What the task requires: Retype the full column on the end of summer word for word.

Page extract:

========================================

Carla Carlisle on the end of summer

Each morning, I gaze wistfully at my linen museum. The collection mainly consists of skirts mid-calf in length and cut on the bias, in prints that belong somewhere between the Festival of Britain and La Dolce Vita. Most are vintage Hobbs, which no longer makes linen skirts this length, which is a shame because they’re comfortable and flattering. I could also add that they’re made to last, but I’m not sure. Their pristine condition reflects their limited exposure to sunlight.

Like many clothes that take up space in crowded cupboards, my linen skirts-and linen jackets, dresses, waistcoats, blouses-are part fantasy, part memory. The memory is of summer days, sandals, hoop earrings, Mexican blouses, thin cotton T-shirts, Ma Griffe, poste restante, an annual pedicure, pêches blanches.

 The fantasy: that those days will return. With dreamy optimism, each spring, I remove the skirts from the oak chest where they spend nine months of the year. I actually enjoy ironing each piece, a ceremony during which I think of vaporous lan-gours, sun, white wine, olives and Adirondack chairs with flat arms wide enough to hold wine glasses, coffee cups and books. These are not Italian fantasies or hazy dreams of the South of France or California.

========================================

Data listing:
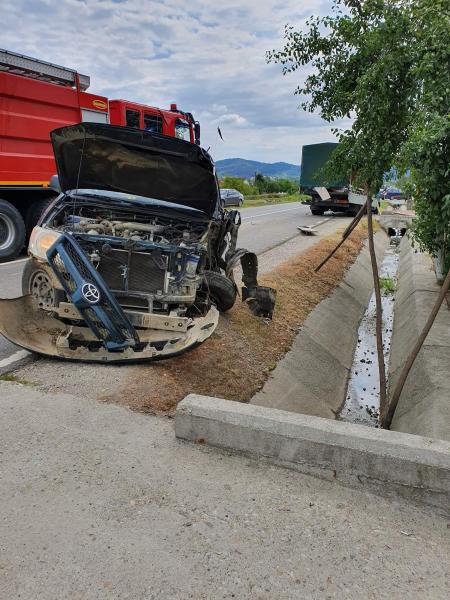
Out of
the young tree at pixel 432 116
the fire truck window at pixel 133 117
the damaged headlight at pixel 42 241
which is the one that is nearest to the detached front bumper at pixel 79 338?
the damaged headlight at pixel 42 241

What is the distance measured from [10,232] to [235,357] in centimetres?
629

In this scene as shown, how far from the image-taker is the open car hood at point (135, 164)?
5.64 m

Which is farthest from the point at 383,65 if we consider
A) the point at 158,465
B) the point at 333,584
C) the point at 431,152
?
the point at 333,584

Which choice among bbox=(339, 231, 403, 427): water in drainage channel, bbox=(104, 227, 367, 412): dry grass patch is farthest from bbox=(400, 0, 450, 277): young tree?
bbox=(339, 231, 403, 427): water in drainage channel

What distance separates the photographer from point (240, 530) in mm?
2654

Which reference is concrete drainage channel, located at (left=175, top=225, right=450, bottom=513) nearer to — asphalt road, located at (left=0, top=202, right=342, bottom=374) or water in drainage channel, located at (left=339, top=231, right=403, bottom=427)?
water in drainage channel, located at (left=339, top=231, right=403, bottom=427)

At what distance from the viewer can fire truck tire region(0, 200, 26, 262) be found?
9750 mm

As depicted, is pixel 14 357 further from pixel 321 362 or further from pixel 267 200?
pixel 267 200

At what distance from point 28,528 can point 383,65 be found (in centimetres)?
612

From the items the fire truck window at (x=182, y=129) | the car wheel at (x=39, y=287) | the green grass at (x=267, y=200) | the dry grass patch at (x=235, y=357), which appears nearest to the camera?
the dry grass patch at (x=235, y=357)

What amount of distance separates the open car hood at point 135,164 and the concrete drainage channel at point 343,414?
108 inches

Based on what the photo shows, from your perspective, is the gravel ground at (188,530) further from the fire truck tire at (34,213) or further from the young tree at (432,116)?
the fire truck tire at (34,213)

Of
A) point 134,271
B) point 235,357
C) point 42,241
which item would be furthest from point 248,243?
point 42,241

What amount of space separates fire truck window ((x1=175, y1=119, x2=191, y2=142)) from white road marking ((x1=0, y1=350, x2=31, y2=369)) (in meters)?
8.57
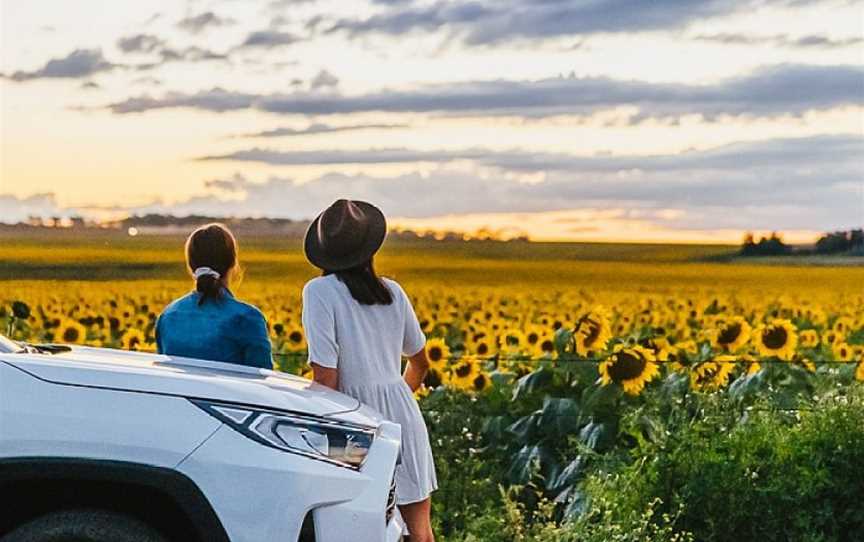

========================================

Answer to this problem:
Carla Carlisle on the end of summer

Each morning, I gaze wistfully at my linen museum. The collection mainly consists of skirts mid-calf in length and cut on the bias, in prints that belong somewhere between the Festival of Britain and La Dolce Vita. Most are vintage Hobbs, which no longer makes linen skirts this length, which is a shame because they’re comfortable and flattering. I could also add that they’re made to last, but I’m not sure. Their pristine condition reflects their limited exposure to sunlight.

Like many clothes that take up space in crowded cupboards, my linen skirts-and linen jackets, dresses, waistcoats, blouses-are part fantasy, part memory. The memory is of summer days, sandals, hoop earrings, Mexican blouses, thin cotton T-shirts, Ma Griffe, poste restante, an annual pedicure, pêches blanches.

 The fantasy: that those days will return. With dreamy optimism, each spring, I remove the skirts from the oak chest where they spend nine months of the year. I actually enjoy ironing each piece, a ceremony during which I think of vaporous lan-gours, sun, white wine, olives and Adirondack chairs with flat arms wide enough to hold wine glasses, coffee cups and books. These are not Italian fantasies or hazy dreams of the South of France or California.